#### Supplied information
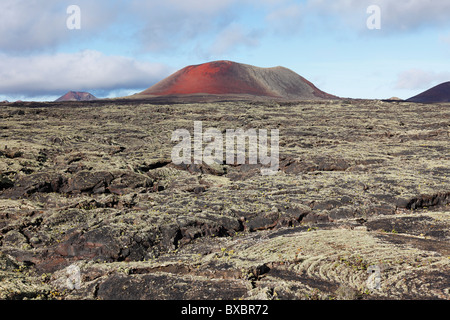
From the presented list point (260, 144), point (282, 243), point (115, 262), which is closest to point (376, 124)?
Result: point (260, 144)

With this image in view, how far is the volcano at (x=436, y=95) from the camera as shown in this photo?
3123 inches

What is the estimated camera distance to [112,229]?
10344 millimetres

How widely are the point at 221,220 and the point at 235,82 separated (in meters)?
73.6

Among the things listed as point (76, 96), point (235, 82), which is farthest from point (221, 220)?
point (76, 96)

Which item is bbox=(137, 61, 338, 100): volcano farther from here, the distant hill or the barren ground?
the distant hill

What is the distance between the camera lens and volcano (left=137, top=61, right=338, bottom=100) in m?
77.8

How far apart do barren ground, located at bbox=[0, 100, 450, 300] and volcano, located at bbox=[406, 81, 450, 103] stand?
63.9m

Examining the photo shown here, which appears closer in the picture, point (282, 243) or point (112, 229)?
point (282, 243)

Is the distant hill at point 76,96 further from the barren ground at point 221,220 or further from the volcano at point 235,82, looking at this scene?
the barren ground at point 221,220

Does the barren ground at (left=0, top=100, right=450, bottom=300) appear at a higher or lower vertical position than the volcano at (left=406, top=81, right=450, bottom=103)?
lower

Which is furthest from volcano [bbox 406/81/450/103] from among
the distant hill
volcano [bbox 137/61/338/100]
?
the distant hill

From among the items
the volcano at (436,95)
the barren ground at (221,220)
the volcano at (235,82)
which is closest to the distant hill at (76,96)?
the volcano at (235,82)
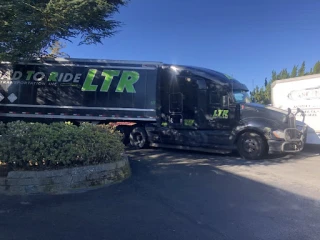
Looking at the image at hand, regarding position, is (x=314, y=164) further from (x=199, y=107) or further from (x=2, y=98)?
(x=2, y=98)

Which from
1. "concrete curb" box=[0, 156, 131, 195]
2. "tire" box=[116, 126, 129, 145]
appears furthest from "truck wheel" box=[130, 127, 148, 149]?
"concrete curb" box=[0, 156, 131, 195]

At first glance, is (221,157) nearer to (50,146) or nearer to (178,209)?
(178,209)

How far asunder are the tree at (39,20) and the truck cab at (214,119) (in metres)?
4.24

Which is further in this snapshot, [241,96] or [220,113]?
[241,96]

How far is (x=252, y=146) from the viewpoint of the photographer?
1005cm

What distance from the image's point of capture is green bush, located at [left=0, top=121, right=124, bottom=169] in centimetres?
566

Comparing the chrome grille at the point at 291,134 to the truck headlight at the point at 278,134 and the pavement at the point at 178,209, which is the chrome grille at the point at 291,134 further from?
the pavement at the point at 178,209

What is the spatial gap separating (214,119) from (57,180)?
6.52m

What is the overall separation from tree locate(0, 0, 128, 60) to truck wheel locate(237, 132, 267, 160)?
19.8 feet

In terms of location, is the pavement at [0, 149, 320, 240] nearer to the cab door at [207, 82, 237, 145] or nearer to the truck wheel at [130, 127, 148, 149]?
the cab door at [207, 82, 237, 145]

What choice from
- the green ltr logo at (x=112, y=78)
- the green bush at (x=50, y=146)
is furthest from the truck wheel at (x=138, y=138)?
the green bush at (x=50, y=146)

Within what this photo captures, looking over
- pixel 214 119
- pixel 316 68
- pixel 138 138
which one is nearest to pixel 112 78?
pixel 138 138

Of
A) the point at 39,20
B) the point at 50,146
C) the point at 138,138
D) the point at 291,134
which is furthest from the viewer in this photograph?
the point at 138,138

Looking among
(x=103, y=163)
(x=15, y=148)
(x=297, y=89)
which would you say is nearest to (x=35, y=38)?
(x=15, y=148)
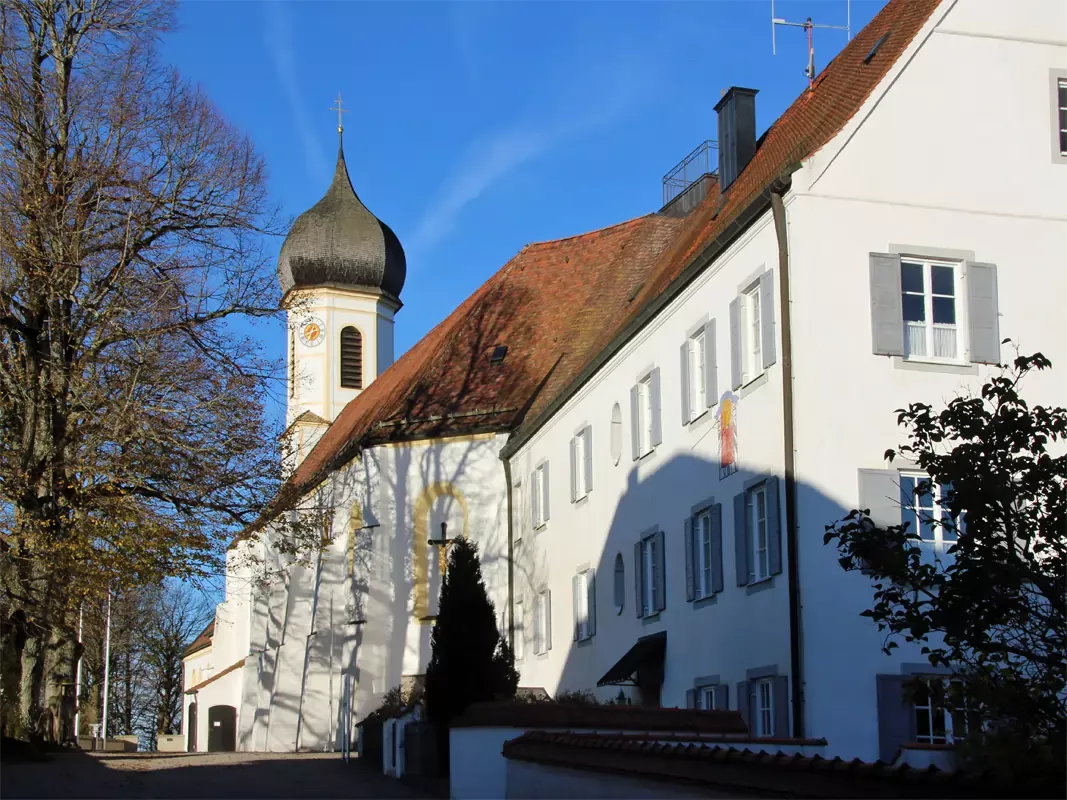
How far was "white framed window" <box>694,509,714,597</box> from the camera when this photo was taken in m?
20.6

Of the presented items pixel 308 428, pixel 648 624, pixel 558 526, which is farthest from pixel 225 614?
pixel 648 624

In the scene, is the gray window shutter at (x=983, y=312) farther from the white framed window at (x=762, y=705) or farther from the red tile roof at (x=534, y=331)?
the red tile roof at (x=534, y=331)

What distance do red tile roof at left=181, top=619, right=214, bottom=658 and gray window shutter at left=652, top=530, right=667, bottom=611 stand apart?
4686 cm

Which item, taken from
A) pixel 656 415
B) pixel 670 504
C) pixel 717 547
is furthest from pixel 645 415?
pixel 717 547

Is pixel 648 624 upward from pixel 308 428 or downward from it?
downward

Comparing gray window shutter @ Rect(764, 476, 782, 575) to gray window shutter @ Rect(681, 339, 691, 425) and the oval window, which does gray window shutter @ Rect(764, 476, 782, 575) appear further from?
the oval window

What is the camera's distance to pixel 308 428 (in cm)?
5106

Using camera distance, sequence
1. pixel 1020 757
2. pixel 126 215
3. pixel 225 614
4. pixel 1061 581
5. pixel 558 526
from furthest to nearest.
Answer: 1. pixel 225 614
2. pixel 558 526
3. pixel 126 215
4. pixel 1061 581
5. pixel 1020 757

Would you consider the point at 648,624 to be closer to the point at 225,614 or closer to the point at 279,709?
the point at 279,709

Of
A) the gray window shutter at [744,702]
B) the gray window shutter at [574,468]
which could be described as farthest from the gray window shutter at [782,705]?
the gray window shutter at [574,468]

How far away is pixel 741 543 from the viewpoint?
19188 mm

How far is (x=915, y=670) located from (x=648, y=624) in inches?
252

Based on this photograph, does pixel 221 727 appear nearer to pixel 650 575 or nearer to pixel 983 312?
pixel 650 575

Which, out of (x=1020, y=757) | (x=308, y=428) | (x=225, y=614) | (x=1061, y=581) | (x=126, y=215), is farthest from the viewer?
(x=225, y=614)
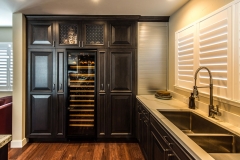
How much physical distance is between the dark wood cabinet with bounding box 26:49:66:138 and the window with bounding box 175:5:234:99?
→ 7.30ft

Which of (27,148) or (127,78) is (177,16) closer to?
(127,78)

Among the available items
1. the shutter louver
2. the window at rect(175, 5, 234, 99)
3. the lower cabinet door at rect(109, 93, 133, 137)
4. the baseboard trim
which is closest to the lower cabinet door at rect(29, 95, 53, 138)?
the baseboard trim

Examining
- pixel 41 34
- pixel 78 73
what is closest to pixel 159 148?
pixel 78 73

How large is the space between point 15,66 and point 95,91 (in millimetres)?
1531

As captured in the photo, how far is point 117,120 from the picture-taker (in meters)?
3.51

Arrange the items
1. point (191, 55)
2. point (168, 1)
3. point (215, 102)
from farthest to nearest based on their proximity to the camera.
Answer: point (168, 1) < point (191, 55) < point (215, 102)

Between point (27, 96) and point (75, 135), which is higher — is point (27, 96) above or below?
above

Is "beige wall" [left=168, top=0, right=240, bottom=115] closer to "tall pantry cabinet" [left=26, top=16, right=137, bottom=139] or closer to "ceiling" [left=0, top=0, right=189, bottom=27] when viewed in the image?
"ceiling" [left=0, top=0, right=189, bottom=27]

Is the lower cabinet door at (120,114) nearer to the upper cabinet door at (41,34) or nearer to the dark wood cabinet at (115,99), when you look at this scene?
the dark wood cabinet at (115,99)

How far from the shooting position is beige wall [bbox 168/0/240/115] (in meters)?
1.93

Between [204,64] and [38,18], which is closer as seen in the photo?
[204,64]

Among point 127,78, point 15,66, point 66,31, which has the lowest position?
point 127,78

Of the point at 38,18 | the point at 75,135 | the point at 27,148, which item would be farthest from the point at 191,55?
the point at 27,148

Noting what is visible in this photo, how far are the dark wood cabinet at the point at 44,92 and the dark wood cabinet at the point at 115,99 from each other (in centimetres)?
76
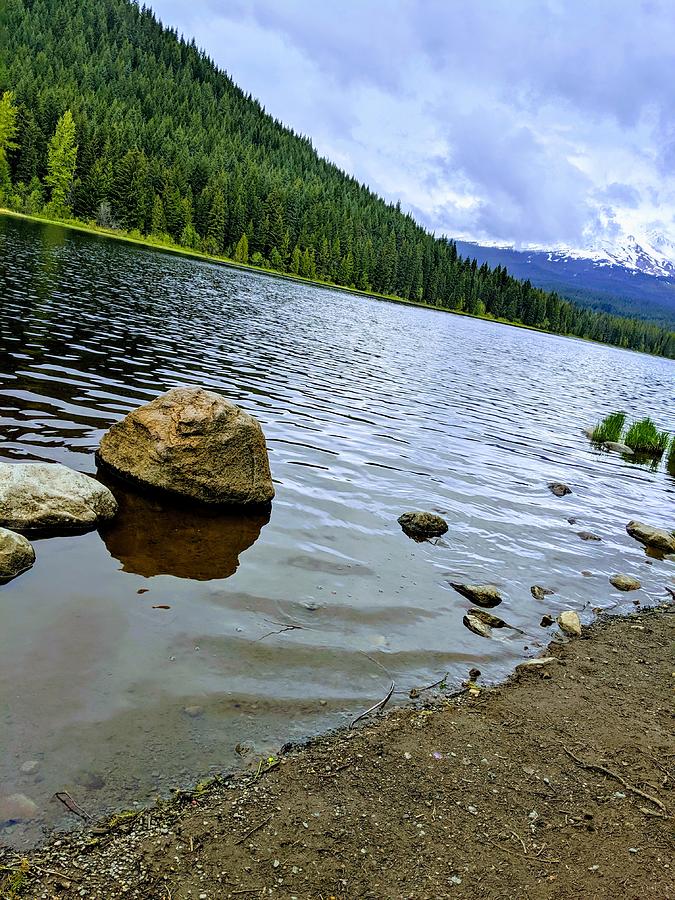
########
**Exercise directions**
Locate every line in the rows above that contains the word "window", and copy each of those lines.

**Exercise output**
How far was "white framed window" <box>694,509,714,597</box> from the camera when this photo was taken in m?
In the scene, is the gray window shutter at (x=983, y=312) farther from the white framed window at (x=762, y=705) or farther from the red tile roof at (x=534, y=331)?
What distance do red tile roof at left=181, top=619, right=214, bottom=658 and gray window shutter at left=652, top=530, right=667, bottom=611 stand apart?
Comparing gray window shutter @ Rect(764, 476, 782, 575) to gray window shutter @ Rect(681, 339, 691, 425) and the oval window, which does gray window shutter @ Rect(764, 476, 782, 575) appear further from?
the oval window
A) the gray window shutter at [744,702]
B) the gray window shutter at [574,468]
which could be described as farthest from the gray window shutter at [782,705]?
the gray window shutter at [574,468]
How much physical distance is between the dark wood cabinet with bounding box 26:49:66:138 and the window with bounding box 175:5:234:99?
2. the window at rect(175, 5, 234, 99)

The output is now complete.